Once completed, you can then do the following to print out the errors:

cat examplecom-wgetlog.txt | grep -B4 ERROR

This will simply show to you stuff like:

--2012-08-28 12:21:04--  http://www.commpeak.com/robots.txt
Connecting to www.commpeak.com|108.162.194.180|:80... connected.
HTTP request sent, awaiting response... 404 Not Found
2012-08-28 12:21:04 ERROR 404: Not Found.

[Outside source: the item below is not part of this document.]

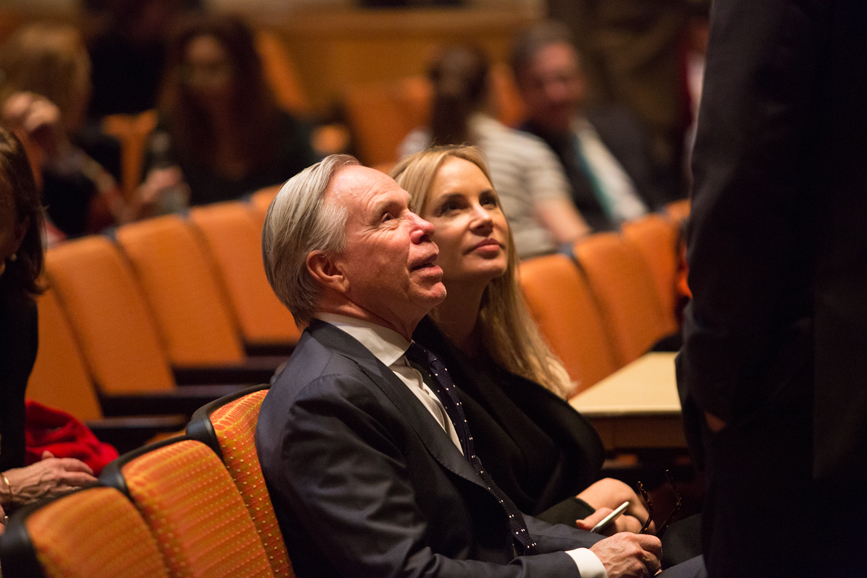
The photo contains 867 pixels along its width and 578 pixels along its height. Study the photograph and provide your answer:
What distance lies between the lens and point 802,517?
1.10 metres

And now, for the fun part, we made a simple cronjob to monitor our modified file timestamp (mtime) and if it changes, we run a script that runs the wget test and if it finds errors (grep returns 0) it will mail us the report so we can fix it immediately.

#
# Simple script to run wget in order to catch 404 and other annoying stuff.
#

MAILTO="[email protected]"

CMDLINE='wget --verbose --mirror --no-directories --delete-after domain.example'
LOGFILE="/tmp/.$RANDOM.wgetlog.txt"

# This tracks the mtime of index.php when last test was last made.
TRACKFILE="/tmp/.domain.lastdeploytest"
FILETOTRACK="/var/www/index.html"

# We wanna make sure nobody but us can mess with this file.
umask 077
if [ ! -e "$TRACKFILE" ]; then
 /usr/bin/env touch $TRACKFILE
 /usr/bin/env chmod 600 $TRACKFILE
 /usr/bin/env expr `/usr/bin/env stat -c %Y $FILETOTRACK` - 100 >$TRACKFILE
fi

TRACKDATA=`cat $TRACKFILE`
if [ `/usr/bin/env stat -c %Y $FILETOTRACK` = $TRACKDATA ]; then
 # Our track data matches the timestamp of deployed file, no need to run test again.
 echo "$TRACKFILE timestamp matches $FILETOTRACK, no work is necessary."
 exit -1
fi

/usr/bin/env rm -f $LOGFILE
if [ $? != "0" ]; then
 /usr/bin/env echo "Fatal: unable to delete $LOGFILE"
 exit 1
fi

/usr/bin/env touch $LOGFILE
/usr/bin/env chmod 600 $LOGFILE
/usr/bin/env echo Running: $CMDLINE
/usr/bin/env $CMDLINE 2> $LOGFILE
/usr/bin/env cat $LOGFILE | /usr/bin/env grep -B3 "ERROR"

if [ $? = "0" ]; then
 # Wget found errors
 TMPFILE="/tmp/.$RANDOM$RANDOM$RANDOM"
 /usr/bin/env touch $TMPFILE
 /usr/bin/env chmod 600 $TMPFILE
 /usr/bin/env echo "Found errors using wget broken links check:" > $TMPFILE
 /usr/bin/env cat $LOGFILE | /usr/bin/env grep -B3 "ERROR" >> $TMPFILE
 /usr/bin/env echo "" >> $TMPFILE
 /usr/bin/env echo "" >> $TMPFILE
 /usr/bin/env cat $LOGFILE >> $TMPFILE
 /usr/bin/env cat $TMPFILE | mail -s "wget error log" "$MAILTO"
 /usr/bin/env rm -f $LOGFILE
 /usr/bin/env rm -f $TMPFILE
 /usr/bin/env stat -c %Y $FILETOTRACK > $TRACKFILE
 exit 1
else
 # Wget found no errors, exit successfully
 /usr/bin/env rm -f $LOGFILE
 /usr/bin/env stat -c %Y $FILETOTRACK > $TRACKFILE
 exit 0
fi

There are many more fancy and perhaps efficient ways of accomplishing this task, but the way we maintain the CommPeak website, it is a suitable way to handle this particular scenario.